Murid-murid saya membuat saya bangga, tidak hanya dalam kualitas analisis mereka, namun dalam kesiapan mereka untuk menarik wawasan praktis dari diskusi abstrak. Perkuliahan akan membahas tentang struktur kelembagaan Eropa, namun mereka sering menyalurkan ide-ide ini ke dalam makalah tentang apakah federalisme atau parlementerisme merupakan pilihan yang bisa diterapkan di Filipina. Mereka juga mencari literatur akademis untuk mencari cara mengatasi masalah baru seperti berita palsu. Mereka telah belajar sendiri untuk melihat hubungan antara sistem “asing” dan kehidupan mereka sendiri di Filipina.

(OPINI) Contragahum, kompromi kelas, dan persoalan nasionalis

Anak-anak muda ini menunjukkan bagaimana kita semua bisa mendapatkan manfaat dari pemikiran kritis yang dikombinasikan dengan perspektif komparatif. Kita bisa belajar dari kesalahan tersebut Dan praktik terbaik orang lain, sebelum bereksperimen dengan nasib negara kita sendiri. Misalnya, mempelajari negara-negara dengan institusi yang stabil dapat menunjukkan kepada kita mengapa dan bagaimana kita perlu memperkuat institusi kita sendiri. Kita juga belajar bahwa banyak negara telah bereksperimen dengan otoritarianisme, dan, menurut sejarawan Leloy Claudio, secara statistik kita lebih mungkin berakhir dengan Idi Amin dibandingkan Lee Kwan Yew.

Dalam konteks yang lebih psikologis, perbandingan dan hubungan yang tulus dengan negara lain dapat berfungsi sebagai semacam “pemeriksaan realitas”. Dengan melihat berbagai kasus di suatu negara, kita akan memiliki gambaran yang lebih baik tentang seperti apa interpretasi yang kredibel terhadap sejarah kita sendiri. Hal ini akan membuat kita lebih tangguh terhadap disinformasi dan revisionisme sejarah. Jika tidak, kita akan menjadi orang-orang yang paling rentan terhadap gaslighting.

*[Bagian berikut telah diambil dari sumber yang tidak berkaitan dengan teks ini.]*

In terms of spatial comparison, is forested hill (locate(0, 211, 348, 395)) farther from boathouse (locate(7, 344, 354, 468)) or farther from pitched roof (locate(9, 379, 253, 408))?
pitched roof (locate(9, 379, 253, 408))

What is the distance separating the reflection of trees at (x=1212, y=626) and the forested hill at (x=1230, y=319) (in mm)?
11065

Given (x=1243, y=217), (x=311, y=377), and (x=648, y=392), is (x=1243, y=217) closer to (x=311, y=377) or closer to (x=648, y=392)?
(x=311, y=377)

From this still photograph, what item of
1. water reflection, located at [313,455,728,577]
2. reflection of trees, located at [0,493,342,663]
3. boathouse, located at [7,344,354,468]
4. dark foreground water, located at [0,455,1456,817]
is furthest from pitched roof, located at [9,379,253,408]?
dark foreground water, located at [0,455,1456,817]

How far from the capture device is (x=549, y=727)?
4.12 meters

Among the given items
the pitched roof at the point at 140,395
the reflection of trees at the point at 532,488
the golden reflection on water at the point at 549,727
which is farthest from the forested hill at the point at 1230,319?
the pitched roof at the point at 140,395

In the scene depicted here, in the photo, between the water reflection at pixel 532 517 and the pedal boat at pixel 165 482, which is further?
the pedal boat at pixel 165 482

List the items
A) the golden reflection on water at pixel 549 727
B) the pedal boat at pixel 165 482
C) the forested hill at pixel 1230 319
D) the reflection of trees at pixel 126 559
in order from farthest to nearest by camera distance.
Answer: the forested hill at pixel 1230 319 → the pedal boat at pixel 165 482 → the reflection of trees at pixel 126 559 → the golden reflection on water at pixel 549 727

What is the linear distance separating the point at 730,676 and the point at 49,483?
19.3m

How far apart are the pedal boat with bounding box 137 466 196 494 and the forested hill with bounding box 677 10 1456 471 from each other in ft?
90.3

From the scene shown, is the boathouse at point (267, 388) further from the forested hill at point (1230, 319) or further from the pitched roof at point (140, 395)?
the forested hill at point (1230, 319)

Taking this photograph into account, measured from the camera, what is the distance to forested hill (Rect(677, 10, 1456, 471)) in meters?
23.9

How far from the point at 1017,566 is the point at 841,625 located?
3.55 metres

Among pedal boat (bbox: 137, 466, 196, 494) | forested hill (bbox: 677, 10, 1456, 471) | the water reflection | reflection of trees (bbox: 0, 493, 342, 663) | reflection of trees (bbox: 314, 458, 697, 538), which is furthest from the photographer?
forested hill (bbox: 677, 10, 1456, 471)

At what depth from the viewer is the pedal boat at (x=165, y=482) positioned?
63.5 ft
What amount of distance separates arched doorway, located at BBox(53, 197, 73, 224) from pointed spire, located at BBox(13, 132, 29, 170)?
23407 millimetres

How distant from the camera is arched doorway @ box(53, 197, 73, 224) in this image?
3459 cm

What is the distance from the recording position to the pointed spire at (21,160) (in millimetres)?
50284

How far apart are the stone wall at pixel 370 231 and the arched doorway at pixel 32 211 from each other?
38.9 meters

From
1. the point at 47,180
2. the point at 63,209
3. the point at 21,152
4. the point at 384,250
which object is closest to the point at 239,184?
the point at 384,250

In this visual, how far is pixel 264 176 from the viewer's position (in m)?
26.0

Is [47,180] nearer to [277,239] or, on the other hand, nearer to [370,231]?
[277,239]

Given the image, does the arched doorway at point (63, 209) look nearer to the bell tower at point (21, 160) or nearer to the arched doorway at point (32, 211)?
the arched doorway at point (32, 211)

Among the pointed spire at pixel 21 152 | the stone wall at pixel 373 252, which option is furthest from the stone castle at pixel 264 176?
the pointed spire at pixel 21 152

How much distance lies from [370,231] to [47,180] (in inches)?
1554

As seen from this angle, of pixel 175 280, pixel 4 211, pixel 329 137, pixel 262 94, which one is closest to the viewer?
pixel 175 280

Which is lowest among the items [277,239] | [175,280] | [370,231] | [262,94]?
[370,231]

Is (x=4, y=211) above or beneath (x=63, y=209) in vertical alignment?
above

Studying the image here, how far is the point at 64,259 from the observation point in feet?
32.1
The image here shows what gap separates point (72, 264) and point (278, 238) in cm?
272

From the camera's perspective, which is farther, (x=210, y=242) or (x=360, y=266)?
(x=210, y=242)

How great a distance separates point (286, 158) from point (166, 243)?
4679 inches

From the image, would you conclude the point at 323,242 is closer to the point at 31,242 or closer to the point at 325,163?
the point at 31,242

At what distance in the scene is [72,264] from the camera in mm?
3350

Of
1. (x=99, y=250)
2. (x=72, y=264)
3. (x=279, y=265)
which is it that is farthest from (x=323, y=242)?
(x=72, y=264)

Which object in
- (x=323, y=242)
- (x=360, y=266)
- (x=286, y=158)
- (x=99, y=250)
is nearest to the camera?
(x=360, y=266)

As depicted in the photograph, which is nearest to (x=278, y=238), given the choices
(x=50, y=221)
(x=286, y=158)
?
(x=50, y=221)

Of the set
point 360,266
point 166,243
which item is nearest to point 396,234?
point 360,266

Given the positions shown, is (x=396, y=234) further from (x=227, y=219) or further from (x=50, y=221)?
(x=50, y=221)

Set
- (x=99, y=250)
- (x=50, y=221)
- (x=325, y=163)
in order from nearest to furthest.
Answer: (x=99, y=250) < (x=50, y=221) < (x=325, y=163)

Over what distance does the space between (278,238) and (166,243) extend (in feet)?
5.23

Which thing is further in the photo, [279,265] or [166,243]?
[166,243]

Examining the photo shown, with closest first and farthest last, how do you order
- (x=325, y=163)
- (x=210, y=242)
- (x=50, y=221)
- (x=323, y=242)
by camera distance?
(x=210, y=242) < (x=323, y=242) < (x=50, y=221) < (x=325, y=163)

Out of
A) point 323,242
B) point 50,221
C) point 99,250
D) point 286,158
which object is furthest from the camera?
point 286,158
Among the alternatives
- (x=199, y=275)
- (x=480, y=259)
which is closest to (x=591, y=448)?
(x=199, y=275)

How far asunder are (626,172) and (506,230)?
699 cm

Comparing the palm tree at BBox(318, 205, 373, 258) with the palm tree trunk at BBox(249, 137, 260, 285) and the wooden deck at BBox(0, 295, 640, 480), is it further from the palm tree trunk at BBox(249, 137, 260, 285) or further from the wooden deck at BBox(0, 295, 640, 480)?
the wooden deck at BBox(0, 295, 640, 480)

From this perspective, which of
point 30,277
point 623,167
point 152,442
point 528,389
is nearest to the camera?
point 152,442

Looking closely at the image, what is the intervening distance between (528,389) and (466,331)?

Singkatnya, kita tidak harus memilih antara belajar tentang dunia dan peduli pada negara kita sendiri. Saat kita berupaya melestarikan demokrasi dan membangun masa depan yang lebih baik, marilah kita ingat untuk mendidik diri kita sendiri tentang dunia di luar batas negara kita. Ini tidak lain adalah tugas patriotik kita. – Rappler.com

Jamina Vesta Jugo adalah kandidat doktor Ilmu Politik di Universitas Goettingen dan dosen paruh waktu di Program Studi Eropa Ateneo de Manila.